* **Document extract**
※ ※ ※

CBCCCBCCCCAACCCCCCACCCC |
CBCCCBCCCCAACCCCCCACCCCC |
CBCCCBCCCCAACCCCCCACCCCCA |
CBCCCBCCCCAACCCCCCACCCCCAC |
CBCCCBCCCCAACCCCCCACCCCCACC |
CBCCCBCCCCAACCCCCCACCCCCACCA |
CBCCCBCCCCAACCCCCCACCCCCACCAC |
CBCCCBCCCCAACCCCCCACCCCCACCACC |
CBCCCBCCCCAACCCCCCACCCCCACCACCBCC |
Table 2. Example pattern generated.
Multi-level sequence similarity measure
The multi-level sequence similarity measure shows the similarity of the sequences at different levels and the number of levels is depending on the dimension of the sequence. For each level using the pattern set being generated, the method computes the sequence similarity measure. For each dimension the method computes the similarity measure and then finally the method computes the multi-level similarity measure which will be used to identify the sequence.
Sequence identification
At this stage, the method generates the sequence set for the given sequence and based on the pattern set being generated the method computes the multi-level sequence similarity. For each level of the DNA sequence, the method computes the sequence similarity and finally the method computes the cumulative sequence similarity measure. For each class the method maintains different sequence and the method computes multi-level sequence similarity for each class. Based on the sequence similarity measure the method selects a single class and identifies the most sequence similar.
Pseudo Code of Sequence Identification:
Input: DNA sequence Ds, Pattern Set Ps
Output: Sequence S.
Start
Pattern set Dps = Multi level pattern generation (Ds).
For each class Ci
For each Level l
Compute MLSSM.
Choose the class with maximum MLSSM.
Choose the sequence with maximum MLSSM.
Stop
The above discussed algorithm computes the multi-level sequence similarity measure and selects the class and sequence with maximum sequence similarity measure.
The proposed multi-level micro sequence has been implemented and evaluated for its efficiency using the model simulator and has been evaluated using the FPGA test bench. The method has been validated for its efficiency using various DNA sequence and amino acid sequence. The efficiency of the method has been validated by computing the sequence detection accuracy and the time complexity produced.

※ ※ ※

* **Try it**
Rewrite the passage of the DNA sequence identification excerpt starting at "CBCCCBCCCCAACCCCCCACCCC |" and ending at "Example pattern generated.", switching "pattern" to "sequence".

(Data entries)

※ ※ ※

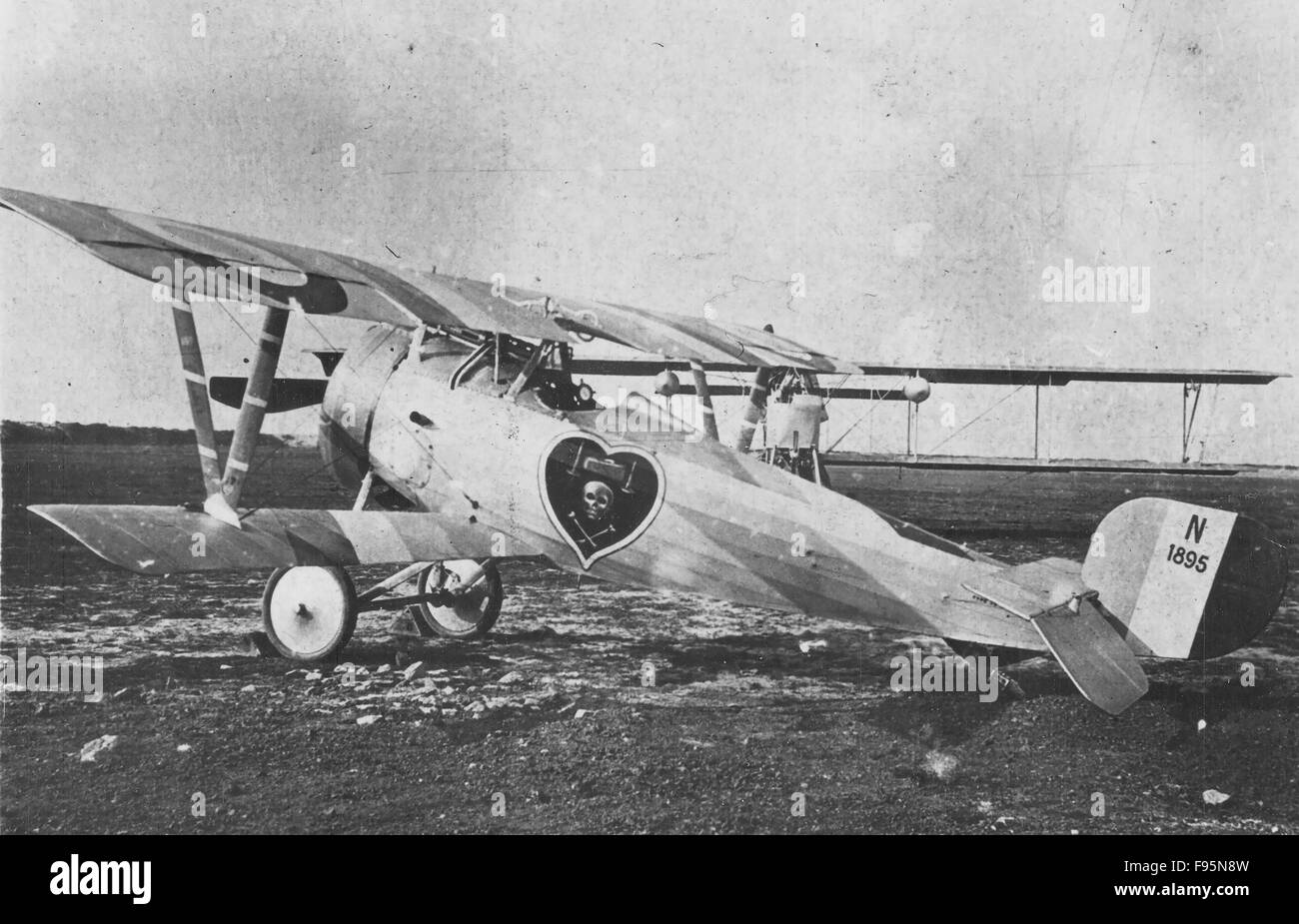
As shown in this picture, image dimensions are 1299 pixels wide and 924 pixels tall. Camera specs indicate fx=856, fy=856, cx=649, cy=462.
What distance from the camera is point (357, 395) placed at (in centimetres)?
609

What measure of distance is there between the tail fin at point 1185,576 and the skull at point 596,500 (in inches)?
105

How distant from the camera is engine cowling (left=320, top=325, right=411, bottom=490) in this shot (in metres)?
6.03

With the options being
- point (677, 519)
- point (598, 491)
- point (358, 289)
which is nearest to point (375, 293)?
point (358, 289)

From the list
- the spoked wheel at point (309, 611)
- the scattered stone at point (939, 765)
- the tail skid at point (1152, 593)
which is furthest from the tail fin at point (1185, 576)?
the spoked wheel at point (309, 611)

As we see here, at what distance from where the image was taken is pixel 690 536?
16.2 ft

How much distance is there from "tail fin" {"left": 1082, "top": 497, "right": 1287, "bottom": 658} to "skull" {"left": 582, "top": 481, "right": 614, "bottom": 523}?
268 centimetres

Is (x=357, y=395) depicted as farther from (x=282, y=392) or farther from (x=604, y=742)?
(x=604, y=742)

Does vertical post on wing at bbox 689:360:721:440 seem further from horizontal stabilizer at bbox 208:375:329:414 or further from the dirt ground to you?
horizontal stabilizer at bbox 208:375:329:414

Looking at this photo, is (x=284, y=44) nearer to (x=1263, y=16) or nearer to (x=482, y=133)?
(x=482, y=133)

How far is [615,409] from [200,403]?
93.0 inches

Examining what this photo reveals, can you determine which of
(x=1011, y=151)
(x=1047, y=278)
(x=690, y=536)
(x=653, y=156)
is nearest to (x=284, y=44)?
(x=653, y=156)

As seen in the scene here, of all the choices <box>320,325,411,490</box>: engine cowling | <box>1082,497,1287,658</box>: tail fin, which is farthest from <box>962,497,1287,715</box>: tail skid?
<box>320,325,411,490</box>: engine cowling

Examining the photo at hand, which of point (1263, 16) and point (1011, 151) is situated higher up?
point (1263, 16)
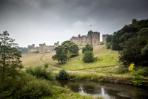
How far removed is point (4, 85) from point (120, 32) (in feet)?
297

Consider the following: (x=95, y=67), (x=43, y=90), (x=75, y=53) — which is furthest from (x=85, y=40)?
(x=43, y=90)

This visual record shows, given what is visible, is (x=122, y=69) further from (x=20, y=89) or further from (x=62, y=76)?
(x=20, y=89)

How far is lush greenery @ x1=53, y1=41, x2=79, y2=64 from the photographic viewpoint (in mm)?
108287

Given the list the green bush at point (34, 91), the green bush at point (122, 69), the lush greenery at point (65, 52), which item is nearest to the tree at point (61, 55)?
the lush greenery at point (65, 52)

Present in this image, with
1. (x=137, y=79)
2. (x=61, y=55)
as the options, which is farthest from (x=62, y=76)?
(x=137, y=79)

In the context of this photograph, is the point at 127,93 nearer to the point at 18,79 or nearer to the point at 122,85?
the point at 122,85

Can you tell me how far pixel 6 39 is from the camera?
129 feet

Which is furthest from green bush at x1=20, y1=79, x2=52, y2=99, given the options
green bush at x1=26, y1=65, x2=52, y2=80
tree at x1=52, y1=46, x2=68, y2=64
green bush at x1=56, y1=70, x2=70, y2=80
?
tree at x1=52, y1=46, x2=68, y2=64

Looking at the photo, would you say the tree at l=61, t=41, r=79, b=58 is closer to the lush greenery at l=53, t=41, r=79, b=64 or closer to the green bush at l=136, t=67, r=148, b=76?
the lush greenery at l=53, t=41, r=79, b=64

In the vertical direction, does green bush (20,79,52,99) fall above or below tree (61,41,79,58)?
below

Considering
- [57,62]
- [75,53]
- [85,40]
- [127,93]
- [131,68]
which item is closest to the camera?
[127,93]

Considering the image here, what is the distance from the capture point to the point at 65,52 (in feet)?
380

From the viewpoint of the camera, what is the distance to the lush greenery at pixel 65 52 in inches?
4263

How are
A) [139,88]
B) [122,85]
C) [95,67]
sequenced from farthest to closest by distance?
[95,67] → [122,85] → [139,88]
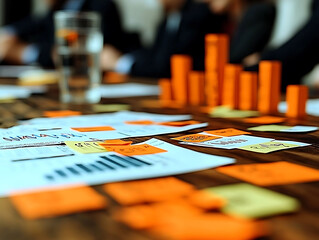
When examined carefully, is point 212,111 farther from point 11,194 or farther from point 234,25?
point 234,25

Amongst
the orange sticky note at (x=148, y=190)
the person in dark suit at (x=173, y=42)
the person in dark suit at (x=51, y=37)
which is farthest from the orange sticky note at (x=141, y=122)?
the person in dark suit at (x=51, y=37)

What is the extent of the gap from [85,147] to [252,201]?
26 centimetres

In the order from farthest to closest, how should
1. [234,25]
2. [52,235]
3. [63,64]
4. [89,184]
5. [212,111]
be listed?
[234,25] → [63,64] → [212,111] → [89,184] → [52,235]

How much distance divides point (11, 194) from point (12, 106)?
691 mm

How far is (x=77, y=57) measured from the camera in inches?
45.8

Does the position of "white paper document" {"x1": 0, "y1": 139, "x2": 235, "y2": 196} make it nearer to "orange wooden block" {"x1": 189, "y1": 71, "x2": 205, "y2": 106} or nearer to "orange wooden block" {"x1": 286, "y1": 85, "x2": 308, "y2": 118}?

※ ※ ※

* **Solution to this problem**
CBCCCBCCCCAACCCCCCACCCC |
CBCCCBCCCCAACCCCCCACCCCC |
CBCCCBCCCCAACCCCCCACCCCCA |
CBCCCBCCCCAACCCCCCACCCCCAC |
CBCCCBCCCCAACCCCCCACCCCCACC |
CBCCCBCCCCAACCCCCCACCCCCACCA |
CBCCCBCCCCAACCCCCCACCCCCACCAC |
CBCCCBCCCCAACCCCCCACCCCCACCACC |
CBCCCBCCCCAACCCCCCACCCCCACCACCBCC |
Table 2. Example sequence generated.